» **Yapılacak iş**: Aşağıdaki kayıtların tüm satırlarını hiç değiştirmeden yazıya geçirin. Resimleri cevabınıza koymayın.

» **Görev girdisi**:
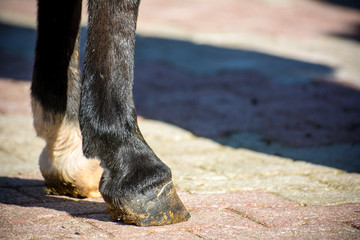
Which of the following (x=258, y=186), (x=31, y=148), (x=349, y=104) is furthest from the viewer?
(x=349, y=104)

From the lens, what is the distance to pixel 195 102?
392 cm

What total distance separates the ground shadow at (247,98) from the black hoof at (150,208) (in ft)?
3.95

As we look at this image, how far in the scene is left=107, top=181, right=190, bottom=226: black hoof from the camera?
1567 mm

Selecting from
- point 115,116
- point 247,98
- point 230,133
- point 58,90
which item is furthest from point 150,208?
point 247,98

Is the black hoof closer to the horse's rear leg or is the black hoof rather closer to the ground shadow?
the horse's rear leg

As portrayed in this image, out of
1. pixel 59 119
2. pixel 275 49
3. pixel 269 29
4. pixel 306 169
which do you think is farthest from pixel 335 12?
pixel 59 119

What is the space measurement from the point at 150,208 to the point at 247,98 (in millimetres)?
2536

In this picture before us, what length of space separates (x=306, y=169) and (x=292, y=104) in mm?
1459

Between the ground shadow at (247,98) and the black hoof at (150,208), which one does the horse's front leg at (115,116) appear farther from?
the ground shadow at (247,98)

» **Görevin çözümü**:
Which of the following (x=258, y=186), (x=31, y=148), (x=349, y=104) is furthest from the viewer?
(x=349, y=104)

From the lens, what is the distance to pixel 195 102?
392 cm

What total distance separates the ground shadow at (247,98) from the black hoof at (150,208) (in ft)?
3.95

As we look at this image, how far in the scene is left=107, top=181, right=190, bottom=226: black hoof from the camera?
1567 mm

Selecting from
- point 115,116
- point 247,98
- point 230,133
- point 58,90
which item is furthest from point 150,208?
point 247,98

Is the black hoof closer to the horse's rear leg or is the black hoof rather closer to the ground shadow?
the horse's rear leg

As portrayed in this image, out of
1. pixel 59 119
2. pixel 275 49
3. pixel 269 29
4. pixel 306 169
which do you think is farthest from pixel 335 12?
pixel 59 119

What is the space measurement from the point at 150,208 to the point at 247,98 (in millimetres)?
2536

In this picture before us, what length of space separates (x=306, y=169) and (x=292, y=104) in mm?
1459

Between the ground shadow at (247,98) and the black hoof at (150,208), which one does the horse's front leg at (115,116) appear farther from?
the ground shadow at (247,98)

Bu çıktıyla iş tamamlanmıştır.